Tande skomentował konkurs w Bischofshofen. "Sytuacja mnie przerosła"
22-latek miał ogromne problemy podczas lotu w finałowej serii i musiał ratować się przed upadkiem. Osiągnął zaledwie 117 metrów, przez co w klasyfikacji generalnej cyklu spadł z pozycji lidera na najniższy stopień podium.
Okazało się, że Tande jest sam sobie winien. Norweg nie zapiął dobrze wiązania i stąd wzięły się jego problemy w locie.
Najgroźniejszy rywal Kamila Stocha w Turnieju Czterech Skoczni przyznał też, że mimo piątkowej porażki i zajęcia trzeciego miejsca w klasyfikacji generalnej, jest zadowolony z formy. Tande jest najlepszym obecnie norweskim skoczkiem i na MŚ, które odbędą się w fińskim Lahti w dniach 23 lutego - 5 marca, pojedzie w roli jednego z faworytów.
"Zdaję sobie z tego sprawę i dlatego nie zamierzam roztrząsać porażki w TCS. Te zawody się już skończyły i liczą się tylko nadchodzące wyzwania. Pierwszym z nich to konkurs Pucharu Świata za tydzień w Wiśle" - przyznał.

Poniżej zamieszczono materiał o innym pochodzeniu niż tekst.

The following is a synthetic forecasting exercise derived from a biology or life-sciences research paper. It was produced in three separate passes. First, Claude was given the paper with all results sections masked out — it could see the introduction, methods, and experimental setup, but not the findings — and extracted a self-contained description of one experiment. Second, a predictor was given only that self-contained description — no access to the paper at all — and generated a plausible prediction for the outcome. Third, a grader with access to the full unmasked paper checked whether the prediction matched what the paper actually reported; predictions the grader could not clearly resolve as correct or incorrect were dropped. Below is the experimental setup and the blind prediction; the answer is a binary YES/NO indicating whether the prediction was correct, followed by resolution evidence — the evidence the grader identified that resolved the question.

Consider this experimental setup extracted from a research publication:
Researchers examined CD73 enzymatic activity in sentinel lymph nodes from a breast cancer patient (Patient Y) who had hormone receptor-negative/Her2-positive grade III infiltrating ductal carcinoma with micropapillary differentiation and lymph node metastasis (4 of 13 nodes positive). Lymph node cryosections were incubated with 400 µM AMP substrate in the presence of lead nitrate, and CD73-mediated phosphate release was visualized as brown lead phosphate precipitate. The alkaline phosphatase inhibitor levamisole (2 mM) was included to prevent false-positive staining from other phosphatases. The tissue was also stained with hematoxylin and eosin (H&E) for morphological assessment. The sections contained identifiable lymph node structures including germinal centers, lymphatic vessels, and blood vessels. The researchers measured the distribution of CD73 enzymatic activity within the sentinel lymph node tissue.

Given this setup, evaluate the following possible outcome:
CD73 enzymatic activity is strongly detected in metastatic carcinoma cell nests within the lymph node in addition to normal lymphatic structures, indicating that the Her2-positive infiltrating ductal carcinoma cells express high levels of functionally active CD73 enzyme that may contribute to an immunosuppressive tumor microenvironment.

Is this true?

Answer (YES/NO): NO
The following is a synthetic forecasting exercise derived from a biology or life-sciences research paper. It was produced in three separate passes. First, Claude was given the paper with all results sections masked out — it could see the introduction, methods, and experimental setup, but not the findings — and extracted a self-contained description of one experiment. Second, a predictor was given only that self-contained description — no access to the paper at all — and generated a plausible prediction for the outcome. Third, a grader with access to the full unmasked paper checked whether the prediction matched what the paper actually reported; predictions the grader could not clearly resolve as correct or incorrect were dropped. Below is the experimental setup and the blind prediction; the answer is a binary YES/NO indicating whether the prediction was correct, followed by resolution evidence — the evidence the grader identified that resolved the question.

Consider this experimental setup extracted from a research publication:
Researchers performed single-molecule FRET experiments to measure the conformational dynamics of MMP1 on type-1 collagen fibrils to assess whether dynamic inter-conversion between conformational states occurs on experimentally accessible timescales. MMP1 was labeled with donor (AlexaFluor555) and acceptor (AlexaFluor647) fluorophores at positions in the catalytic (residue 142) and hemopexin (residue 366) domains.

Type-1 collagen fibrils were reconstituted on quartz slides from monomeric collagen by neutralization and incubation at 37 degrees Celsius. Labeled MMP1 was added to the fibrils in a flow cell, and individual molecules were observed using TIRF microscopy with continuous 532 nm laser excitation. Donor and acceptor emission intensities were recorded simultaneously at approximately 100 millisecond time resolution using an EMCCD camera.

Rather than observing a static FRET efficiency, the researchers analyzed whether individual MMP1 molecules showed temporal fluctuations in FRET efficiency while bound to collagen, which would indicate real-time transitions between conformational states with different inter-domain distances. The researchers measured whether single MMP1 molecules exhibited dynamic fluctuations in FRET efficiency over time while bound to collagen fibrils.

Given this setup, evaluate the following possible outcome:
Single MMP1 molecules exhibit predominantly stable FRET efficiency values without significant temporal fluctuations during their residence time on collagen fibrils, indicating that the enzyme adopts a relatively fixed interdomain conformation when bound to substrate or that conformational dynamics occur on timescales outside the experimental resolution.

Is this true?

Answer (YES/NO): NO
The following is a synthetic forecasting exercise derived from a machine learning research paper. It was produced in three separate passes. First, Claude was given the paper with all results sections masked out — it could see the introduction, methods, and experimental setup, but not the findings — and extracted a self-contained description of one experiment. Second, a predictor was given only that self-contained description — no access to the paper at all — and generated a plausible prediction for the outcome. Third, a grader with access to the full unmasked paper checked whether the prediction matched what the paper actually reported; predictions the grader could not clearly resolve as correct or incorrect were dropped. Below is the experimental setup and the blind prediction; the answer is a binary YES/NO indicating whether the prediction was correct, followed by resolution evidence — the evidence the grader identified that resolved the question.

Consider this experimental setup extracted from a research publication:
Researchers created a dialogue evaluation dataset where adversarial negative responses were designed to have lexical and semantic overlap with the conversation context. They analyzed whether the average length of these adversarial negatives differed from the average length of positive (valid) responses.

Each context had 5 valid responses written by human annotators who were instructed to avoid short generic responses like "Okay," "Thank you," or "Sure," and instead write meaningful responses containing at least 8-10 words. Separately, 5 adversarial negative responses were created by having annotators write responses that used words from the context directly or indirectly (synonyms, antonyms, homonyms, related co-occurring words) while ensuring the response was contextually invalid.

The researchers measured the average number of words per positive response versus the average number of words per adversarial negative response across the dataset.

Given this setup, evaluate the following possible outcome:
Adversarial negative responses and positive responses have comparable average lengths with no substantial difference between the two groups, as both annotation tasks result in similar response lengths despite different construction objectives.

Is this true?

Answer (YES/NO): NO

Norweg podkreślił, że podczas TCS nabrał ogromnego doświadczenia, zwłaszcza jeżeli chodzi o psychikę i dlatego postawił sobie "możliwe do wykonania zadania". "Teraz wiem o sobie o wiele więcej niż przed dwoma tygodniami i moim celem na Lahti jest złoty medal na skoczni dużej oraz w konkursie drużynowym. Zamierzam również walczyć o medale na skoczni normalnej i w konkursie mieszanym" - powiedział Norweg podczas sobotniej gali sportowej w Hamar, dokąd udał się zaraz po zakończeniu ostatniego konkursu TCS w Bischofshofen.
Reprezentacja norweskich skoczków była nominowana do nagrody dla najlepszej drużyny roku 2016 za zdobycie złotego medalu drużynowo podczas styczniowych MŚ w lotach narciarskich. Ich trener Alexander Stoeckl był z kolei faworytem do nagrody dla trenera roku. Otrzymali je ostatecznie reprezentacja w piłce ręcznej kobiet za zdobycie mistrzostwa Europy oraz trener wioślarzy Johan Flodin.
"Myślę, że te same nominacje będą aktualne również w przyszłym roku i zdobędziemy te nagrody" - podsumował Tande.